## JOB A
Tally the lines of the listing that contain the string "farthest", treating case as significant, and give only the number.

* start TEXT BLOCK *

Massachusetts Daily Collegian

A free and responsible press serving the UMass community since 1890

A free and responsible press serving the UMass community since 1890

Massachusetts Daily Collegian

A free and responsible press serving the UMass community since 1890

Massachusetts Daily Collegian

What are we paying for?

Campus dorms aren’t worth the cost
(Will Katcher/ Daily Collegian)

When I arrived at the University of Massachusetts for my sophomore year, I was so excited to be living in a sophomore dorm. MacKimmie Hall seemed like a tremendous upgrade from my freshman dorm. With bigger rooms and a close proximity to campus, I knew I wouldn’t have a single complaint. Though seemingly insignificant, these changes were important to me. So why was I planning to move off campus a few weeks later?

Within hours of moving in,  MacKimmie was already shaping up to be less than I expected. My friends and I witnessed a cockroach scurry across the hallway and crawl under someone’s door. We told our Resident Assistant, but, predictably, nothing was done. There was no hot water for the first three days after we arrived. This wasn’t a problem during the 90-degree weather of early September in Amherst. However, the lack of hot water – or water in general – would be a recurring problem throughout the semester.

Since the beginning of the semester, MacKimmie has had several incidents where there was no hot water for multiple days. The water has been shut down for hours multiple times to fix this problem, but it seems as though nothing has fixed it. No running water is more than a minor inconvenience when you have to leave the building to use the bathroom. Almost every shower my friends and I take stops running hot water after the first few minutes.

What’s more, when the cold weather arrived, the University took nearly a week to turn on the heat. Staying warm in the dorm I pay $3,534 per semester for should have been the least of my worries during midterms. Some of my friends were sick. One anonymous MacKimmie resident was so distraught that they posted handwritten signs throughout the building: “Turn on the heat!”

* end TEXT BLOCK *
* start LISTING *

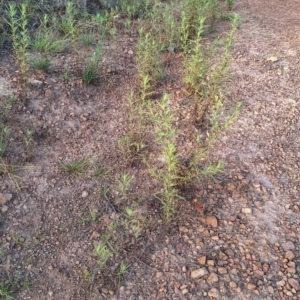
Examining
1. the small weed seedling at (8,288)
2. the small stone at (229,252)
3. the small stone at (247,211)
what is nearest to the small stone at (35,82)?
the small weed seedling at (8,288)

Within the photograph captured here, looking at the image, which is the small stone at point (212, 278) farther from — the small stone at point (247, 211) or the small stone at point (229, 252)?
the small stone at point (247, 211)

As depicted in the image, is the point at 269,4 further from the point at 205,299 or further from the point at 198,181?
the point at 205,299

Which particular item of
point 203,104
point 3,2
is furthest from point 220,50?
point 3,2

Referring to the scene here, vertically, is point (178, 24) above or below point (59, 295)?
above

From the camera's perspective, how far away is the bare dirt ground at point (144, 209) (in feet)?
7.98

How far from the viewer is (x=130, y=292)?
238 centimetres

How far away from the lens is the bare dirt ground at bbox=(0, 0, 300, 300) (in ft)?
7.98

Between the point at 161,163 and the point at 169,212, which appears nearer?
the point at 169,212

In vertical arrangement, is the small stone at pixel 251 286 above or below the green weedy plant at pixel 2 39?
below

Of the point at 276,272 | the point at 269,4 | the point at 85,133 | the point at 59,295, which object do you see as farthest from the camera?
the point at 269,4

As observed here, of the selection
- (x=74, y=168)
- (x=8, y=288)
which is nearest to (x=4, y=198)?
(x=74, y=168)

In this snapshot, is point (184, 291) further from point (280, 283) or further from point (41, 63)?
point (41, 63)

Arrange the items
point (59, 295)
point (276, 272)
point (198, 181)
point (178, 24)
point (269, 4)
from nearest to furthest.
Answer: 1. point (59, 295)
2. point (276, 272)
3. point (198, 181)
4. point (178, 24)
5. point (269, 4)

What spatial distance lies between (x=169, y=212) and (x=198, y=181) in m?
0.40
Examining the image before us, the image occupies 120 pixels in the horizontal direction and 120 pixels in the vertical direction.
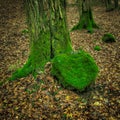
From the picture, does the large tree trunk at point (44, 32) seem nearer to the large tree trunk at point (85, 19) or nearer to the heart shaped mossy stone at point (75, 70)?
the heart shaped mossy stone at point (75, 70)

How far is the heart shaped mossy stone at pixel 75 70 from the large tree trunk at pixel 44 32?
66 centimetres

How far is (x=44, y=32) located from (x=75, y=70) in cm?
166

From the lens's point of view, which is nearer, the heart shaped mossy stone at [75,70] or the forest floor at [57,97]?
the forest floor at [57,97]

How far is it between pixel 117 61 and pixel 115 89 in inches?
84.0

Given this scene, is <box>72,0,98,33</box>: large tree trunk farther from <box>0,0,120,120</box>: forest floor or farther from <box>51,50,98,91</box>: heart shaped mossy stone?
<box>51,50,98,91</box>: heart shaped mossy stone

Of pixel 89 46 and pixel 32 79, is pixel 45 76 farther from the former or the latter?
pixel 89 46

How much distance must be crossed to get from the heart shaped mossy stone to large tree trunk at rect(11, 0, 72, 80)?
660mm

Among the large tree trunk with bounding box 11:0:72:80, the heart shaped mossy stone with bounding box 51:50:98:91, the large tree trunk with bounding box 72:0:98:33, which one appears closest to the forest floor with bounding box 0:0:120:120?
the heart shaped mossy stone with bounding box 51:50:98:91

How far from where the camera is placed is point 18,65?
24.3 ft

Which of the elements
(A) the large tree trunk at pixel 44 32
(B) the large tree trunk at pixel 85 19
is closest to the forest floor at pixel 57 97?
(A) the large tree trunk at pixel 44 32

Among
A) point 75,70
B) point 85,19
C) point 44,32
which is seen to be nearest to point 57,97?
point 75,70

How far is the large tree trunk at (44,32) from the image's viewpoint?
5703 mm

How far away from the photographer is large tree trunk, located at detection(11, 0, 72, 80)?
570 cm

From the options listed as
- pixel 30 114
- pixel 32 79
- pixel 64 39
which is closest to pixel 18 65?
pixel 32 79
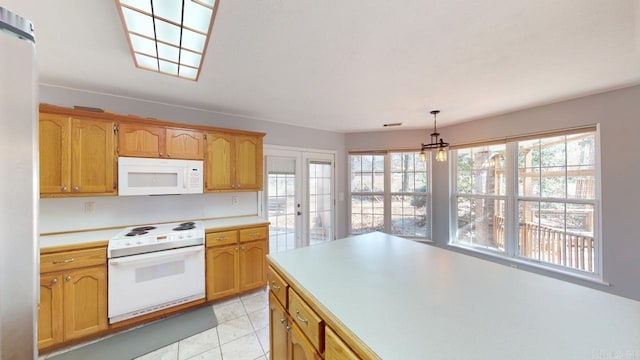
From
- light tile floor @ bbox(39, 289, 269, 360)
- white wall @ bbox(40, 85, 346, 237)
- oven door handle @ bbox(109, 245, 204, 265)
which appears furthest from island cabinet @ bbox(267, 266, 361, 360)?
white wall @ bbox(40, 85, 346, 237)

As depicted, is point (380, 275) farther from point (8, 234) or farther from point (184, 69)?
point (184, 69)

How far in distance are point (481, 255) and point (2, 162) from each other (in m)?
4.52

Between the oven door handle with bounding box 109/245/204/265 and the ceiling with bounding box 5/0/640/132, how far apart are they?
5.46ft

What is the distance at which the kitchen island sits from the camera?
2.25ft

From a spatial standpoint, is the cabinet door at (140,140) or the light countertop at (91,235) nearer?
the light countertop at (91,235)

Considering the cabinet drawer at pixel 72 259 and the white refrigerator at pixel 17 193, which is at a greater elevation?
the white refrigerator at pixel 17 193

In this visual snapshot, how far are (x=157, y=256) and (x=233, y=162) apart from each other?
1.30 metres

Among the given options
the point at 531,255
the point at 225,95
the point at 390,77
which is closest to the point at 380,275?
the point at 390,77

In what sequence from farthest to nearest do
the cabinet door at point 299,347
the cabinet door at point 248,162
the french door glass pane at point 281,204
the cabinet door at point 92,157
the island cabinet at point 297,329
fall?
the french door glass pane at point 281,204
the cabinet door at point 248,162
the cabinet door at point 92,157
the cabinet door at point 299,347
the island cabinet at point 297,329

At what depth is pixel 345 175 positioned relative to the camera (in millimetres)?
4391

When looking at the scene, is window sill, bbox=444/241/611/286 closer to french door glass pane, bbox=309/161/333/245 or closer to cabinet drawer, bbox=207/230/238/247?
french door glass pane, bbox=309/161/333/245

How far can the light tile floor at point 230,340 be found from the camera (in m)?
1.83

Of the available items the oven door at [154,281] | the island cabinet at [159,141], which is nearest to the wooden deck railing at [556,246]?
the oven door at [154,281]

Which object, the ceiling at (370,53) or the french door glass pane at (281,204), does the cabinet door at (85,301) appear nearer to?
the ceiling at (370,53)
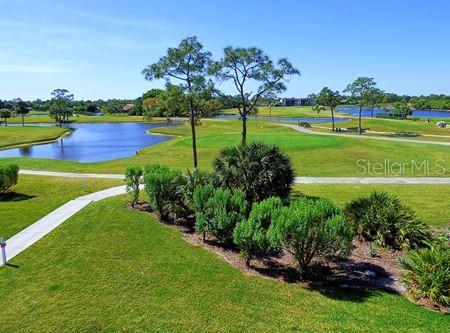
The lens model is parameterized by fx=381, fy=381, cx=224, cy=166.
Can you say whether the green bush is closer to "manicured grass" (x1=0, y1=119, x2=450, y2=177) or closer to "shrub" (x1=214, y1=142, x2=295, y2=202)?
"shrub" (x1=214, y1=142, x2=295, y2=202)

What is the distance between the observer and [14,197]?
66.4 ft

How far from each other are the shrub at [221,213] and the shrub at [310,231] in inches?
87.9

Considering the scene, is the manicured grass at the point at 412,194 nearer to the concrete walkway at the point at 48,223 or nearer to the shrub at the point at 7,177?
the concrete walkway at the point at 48,223

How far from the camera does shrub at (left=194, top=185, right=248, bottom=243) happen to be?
12.7 meters

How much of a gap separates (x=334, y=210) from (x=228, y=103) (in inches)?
606

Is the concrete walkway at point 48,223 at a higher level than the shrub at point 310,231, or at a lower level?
lower

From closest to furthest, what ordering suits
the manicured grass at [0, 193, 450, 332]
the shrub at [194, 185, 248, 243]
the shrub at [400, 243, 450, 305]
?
the manicured grass at [0, 193, 450, 332] → the shrub at [400, 243, 450, 305] → the shrub at [194, 185, 248, 243]

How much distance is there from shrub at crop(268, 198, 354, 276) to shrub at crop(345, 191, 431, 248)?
3372 millimetres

* end LISTING *

## JOB B
Repeat the article about campus dorms from "Campus dorms aren’t" to "few weeks later?", renaming "tremendous" to "huge".

## EXERCISE RESULT A
2

## EXERCISE RESULT B
Campus dorms aren’t worth the cost
(Will Katcher/ Daily Collegian)

When I arrived at the University of Massachusetts for my sophomore year, I was so excited to be living in a sophomore dorm. MacKimmie Hall seemed like a huge upgrade from my freshman dorm. With bigger rooms and a close proximity to campus, I knew I wouldn’t have a single complaint. Though seemingly insignificant, these changes were important to me. So why was I planning to move off campus a few weeks later?